[INSTRUCTIONS TO FOLLOW] In the eulogy text below, reproduce word for word the passage that opens with the words containing "We started as" and closes with "a beautiful relationship.".

[PROVIDED TEXT]
• • • • • • •

Monday, December 20, 2010

Joanne's Eulogy

As I refolded my notes and placed them back in my jacket pocket and started to head back toward my seat I could feel my legs shaking for the first time; they had probably been quaking all along, I just hadn't noticed.  As I scanned the faces in the church I saw the collective look of sadness that was the common thread among all those in attendance.  How awful, I was thinking that this was probably the first and last time I would see many of those in the church.  How much I would love to have spoken to each and every one of them to try to see what special memory they may have of our son.  I knew I would have an opportunity at the reception after the service to engage a few but not nearly the entire group.  As I passed Joanne on her way up to the lectern to continue the service as it was now her time, I think I grabbed her hand or squeezed her shoulder but I don't have a clear recollection.  In any event I was attempting to channel my most positive and supportive self, knowing how difficult this would be for her.

Joanne bravely looked out over the assembly and began her presentation, speaking softly but clearly, her love for our son bounded from every word:

"Today I wanted to share some memories and express some feelings that I feel I owe to my lover, my partner, my best of all friends, my shoulder, my inspiration, my Geoff.

We started as good friends working at Virgin Records in the city. After a year or two as friends and after quite some time teaching me about quality music and how to arrange his house music section, this friendship developed and so our love blossomed into a beautiful relationship.

Our 3 year and 8 month relationship changed my life and will change my life forever. We developed and grew, not only as a couple, but as individuals exploring in this complex, yet simple life. I believe and I am certain that Geoff was brought to this world by his dear mother and father, Robin and Craig, to show us all something beautiful. I’m sure that those of you fortunate enough to have known him are thinking of the way he touched your hearts. I, on the other hand was blessed with many. His positivity and outlook on life was his most admirable quality. With that, he showed me love and how to love. He taught me patience and to wipe out negativity.

• • • • • • •

[EXTRACTED RECORDS]

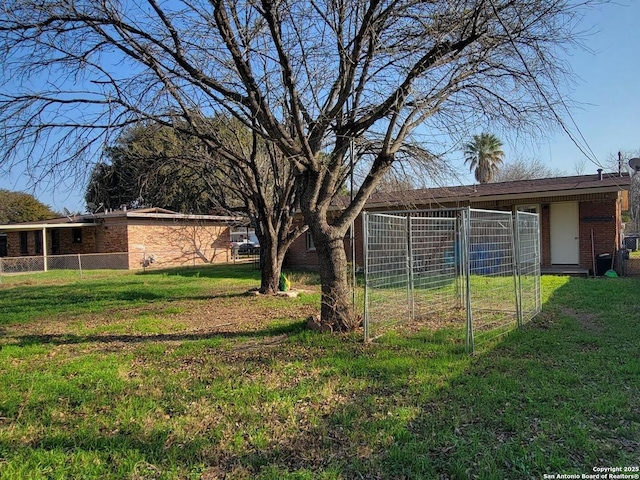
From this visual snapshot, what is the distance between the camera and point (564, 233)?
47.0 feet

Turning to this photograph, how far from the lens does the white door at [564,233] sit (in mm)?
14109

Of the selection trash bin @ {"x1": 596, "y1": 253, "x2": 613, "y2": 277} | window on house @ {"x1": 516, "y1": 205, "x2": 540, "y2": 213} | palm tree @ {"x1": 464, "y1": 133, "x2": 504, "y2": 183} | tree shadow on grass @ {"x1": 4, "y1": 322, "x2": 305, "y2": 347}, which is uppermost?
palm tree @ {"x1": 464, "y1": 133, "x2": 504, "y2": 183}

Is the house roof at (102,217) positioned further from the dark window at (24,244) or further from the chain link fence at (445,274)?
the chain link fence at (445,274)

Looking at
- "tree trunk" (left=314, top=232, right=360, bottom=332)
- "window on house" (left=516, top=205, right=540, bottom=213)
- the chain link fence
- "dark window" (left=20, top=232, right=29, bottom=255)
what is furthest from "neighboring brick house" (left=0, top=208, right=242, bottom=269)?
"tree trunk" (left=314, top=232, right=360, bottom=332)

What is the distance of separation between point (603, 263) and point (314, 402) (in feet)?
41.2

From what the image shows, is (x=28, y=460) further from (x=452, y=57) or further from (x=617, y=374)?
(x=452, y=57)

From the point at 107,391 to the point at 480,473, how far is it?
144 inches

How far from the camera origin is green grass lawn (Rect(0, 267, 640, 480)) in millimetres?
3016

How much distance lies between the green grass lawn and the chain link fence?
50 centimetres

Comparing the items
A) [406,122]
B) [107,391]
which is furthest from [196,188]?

• • • • • • •

[TASK RESULT]
We started as good friends working at Virgin Records in the city. After a year or two as friends and after quite some time teaching me about quality music and how to arrange his house music section, this friendship developed and so our love blossomed into a beautiful relationship.